I can’t “bring a movie to mind” – it just appears there. Then, quick as a flash, I “make up” the reasons why and weave them into a story after the fact. I embellish the story further by recalling what else I remember – about the movie in this case. In a nutshell, my experience in each moment seems to be generated by the way I make sense of whatever appears in my consciousness. If true, I wondered, does that mean every experience I have, and the choice I make, works in the same way?
A conversation with a fan of Newton
I wasn’t wrong.
He continued with “Newton invited us to imagine the world as a giant clock with tiny parts that move precisely. He thought that if we knew how all these parts move and what pushes them, we could predict everything that happens, including what makes up we humans’ experiences – that is what we each think, feel, and do.
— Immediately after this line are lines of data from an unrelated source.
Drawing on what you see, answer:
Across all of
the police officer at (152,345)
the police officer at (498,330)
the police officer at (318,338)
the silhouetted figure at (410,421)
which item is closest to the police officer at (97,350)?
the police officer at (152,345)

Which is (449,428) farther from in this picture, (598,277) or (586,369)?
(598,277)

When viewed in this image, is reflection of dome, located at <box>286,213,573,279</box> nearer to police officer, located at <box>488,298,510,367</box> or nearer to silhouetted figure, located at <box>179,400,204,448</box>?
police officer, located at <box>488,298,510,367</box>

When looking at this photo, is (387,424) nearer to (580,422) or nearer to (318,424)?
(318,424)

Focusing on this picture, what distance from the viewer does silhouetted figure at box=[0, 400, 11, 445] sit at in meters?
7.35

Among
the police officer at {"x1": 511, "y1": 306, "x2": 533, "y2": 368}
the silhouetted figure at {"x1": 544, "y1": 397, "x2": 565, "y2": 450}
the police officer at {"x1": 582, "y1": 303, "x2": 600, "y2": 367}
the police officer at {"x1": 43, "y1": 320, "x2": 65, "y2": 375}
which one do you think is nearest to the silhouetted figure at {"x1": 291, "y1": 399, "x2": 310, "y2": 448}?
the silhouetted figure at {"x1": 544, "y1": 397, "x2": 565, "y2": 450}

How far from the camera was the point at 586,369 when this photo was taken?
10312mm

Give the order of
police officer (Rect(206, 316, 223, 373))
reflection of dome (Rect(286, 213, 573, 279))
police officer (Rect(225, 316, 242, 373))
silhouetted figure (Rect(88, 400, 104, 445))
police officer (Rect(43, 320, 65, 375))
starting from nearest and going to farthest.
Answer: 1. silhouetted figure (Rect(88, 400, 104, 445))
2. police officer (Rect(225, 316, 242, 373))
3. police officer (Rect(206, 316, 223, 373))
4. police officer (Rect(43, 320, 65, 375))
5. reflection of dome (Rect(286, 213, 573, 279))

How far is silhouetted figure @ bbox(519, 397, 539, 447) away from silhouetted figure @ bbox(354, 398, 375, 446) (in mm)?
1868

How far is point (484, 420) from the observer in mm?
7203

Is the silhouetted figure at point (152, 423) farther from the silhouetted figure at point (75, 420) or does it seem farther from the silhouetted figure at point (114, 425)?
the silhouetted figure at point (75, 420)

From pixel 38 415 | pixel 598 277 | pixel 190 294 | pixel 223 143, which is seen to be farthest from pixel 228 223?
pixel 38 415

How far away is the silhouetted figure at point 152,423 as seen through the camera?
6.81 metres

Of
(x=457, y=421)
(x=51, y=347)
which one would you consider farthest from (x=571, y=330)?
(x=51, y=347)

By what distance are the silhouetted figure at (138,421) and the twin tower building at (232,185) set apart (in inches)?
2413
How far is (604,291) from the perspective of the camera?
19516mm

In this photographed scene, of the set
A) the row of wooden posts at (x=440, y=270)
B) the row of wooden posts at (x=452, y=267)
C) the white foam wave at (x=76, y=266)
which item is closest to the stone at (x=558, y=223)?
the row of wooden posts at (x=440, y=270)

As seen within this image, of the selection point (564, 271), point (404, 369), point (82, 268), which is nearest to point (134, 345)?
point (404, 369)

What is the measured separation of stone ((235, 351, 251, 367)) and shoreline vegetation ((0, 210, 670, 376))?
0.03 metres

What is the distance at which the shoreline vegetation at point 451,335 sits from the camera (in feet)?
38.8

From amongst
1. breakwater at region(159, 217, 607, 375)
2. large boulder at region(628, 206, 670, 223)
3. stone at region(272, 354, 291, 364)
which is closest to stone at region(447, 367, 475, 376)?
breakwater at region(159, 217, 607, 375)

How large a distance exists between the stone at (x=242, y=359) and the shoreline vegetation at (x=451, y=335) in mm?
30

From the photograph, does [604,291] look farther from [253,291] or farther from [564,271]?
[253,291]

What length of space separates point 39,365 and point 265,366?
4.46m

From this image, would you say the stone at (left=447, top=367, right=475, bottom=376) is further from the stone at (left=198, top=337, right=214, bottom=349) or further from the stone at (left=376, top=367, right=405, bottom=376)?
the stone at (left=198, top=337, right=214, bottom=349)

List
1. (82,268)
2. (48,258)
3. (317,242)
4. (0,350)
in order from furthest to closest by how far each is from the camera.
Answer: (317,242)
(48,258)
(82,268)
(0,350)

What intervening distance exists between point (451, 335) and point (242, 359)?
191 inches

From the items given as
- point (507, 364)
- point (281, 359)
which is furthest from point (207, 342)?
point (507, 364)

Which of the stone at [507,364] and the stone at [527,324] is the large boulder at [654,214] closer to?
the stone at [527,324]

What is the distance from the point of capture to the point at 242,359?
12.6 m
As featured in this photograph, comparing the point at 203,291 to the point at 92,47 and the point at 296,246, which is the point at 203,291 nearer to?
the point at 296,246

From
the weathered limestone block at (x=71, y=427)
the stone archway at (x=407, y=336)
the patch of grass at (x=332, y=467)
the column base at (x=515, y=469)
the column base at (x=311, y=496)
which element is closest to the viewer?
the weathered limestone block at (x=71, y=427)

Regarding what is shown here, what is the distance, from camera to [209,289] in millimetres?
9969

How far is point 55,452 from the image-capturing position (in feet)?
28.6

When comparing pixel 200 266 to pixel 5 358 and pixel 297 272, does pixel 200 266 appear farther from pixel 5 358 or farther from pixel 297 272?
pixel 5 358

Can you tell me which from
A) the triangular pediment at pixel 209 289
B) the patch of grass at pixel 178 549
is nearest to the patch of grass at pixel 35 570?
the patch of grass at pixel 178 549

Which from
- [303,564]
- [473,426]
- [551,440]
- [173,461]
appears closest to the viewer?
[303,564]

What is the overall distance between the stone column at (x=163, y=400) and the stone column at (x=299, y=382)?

“Newton developed three observable Laws of Motion:
- Things like to keep doing what they’re doing. If something is still, it wants to stay still. If it’s moving, it wants to keep moving the same way, unless something else makes it stop or change direction. (He called this “The Law of Inertia”.)
- If you push or pull something, it will move faster or slower depending on how hard you push and how heavy it is. Light things move more easily when you push them. (“The Law of Force and Acceleration”.)
- When you push or pull something, it pushes or pulls back on you with the same amount of force but in the opposite direction. It’s like a tug of war where both sides pull equally hard. (“The Law of Action-Reaction”.)
“He believed in determinism, meaning if we know how everything in the world moved and all the forces pushing them – via the Three Laws of Motion that help us understand how everything works – we could tell exactly what will happen in the future.
“According to a Newtonian worldview, therefore, even human experience – the way you, me, and all of us think, feel, and act – are parts of this big clockwork. Experience is connected to how things move and interact. The experience you’re about to have next is determinable. As was you choosing The Shawshank Redemption as your top preference from a list of three? All that’s happening is the parts that constitute your experience are in different states of motion” he concluded in that authoritative, Q.E.D kinda way.
“Wait a minute. Look, I’m no scientist, but who makes such predictions and how?” I asked, knowing what I just heard about determinism challenged my own intuitions somewhat.
“Good question. Not sure of the answer” he said. “Maybe it’s just a computing power problem. We can’t yet figure out how all the parts – neurotransmitters or chemical substances that serve as messengers and form synaptic connections in the brain for instance – work together as what we might call ‘experience creators’. But maybe it’s to do with consciousness too, something I just don’t ‘get’ and feel is a bit too woohoo sometimes.”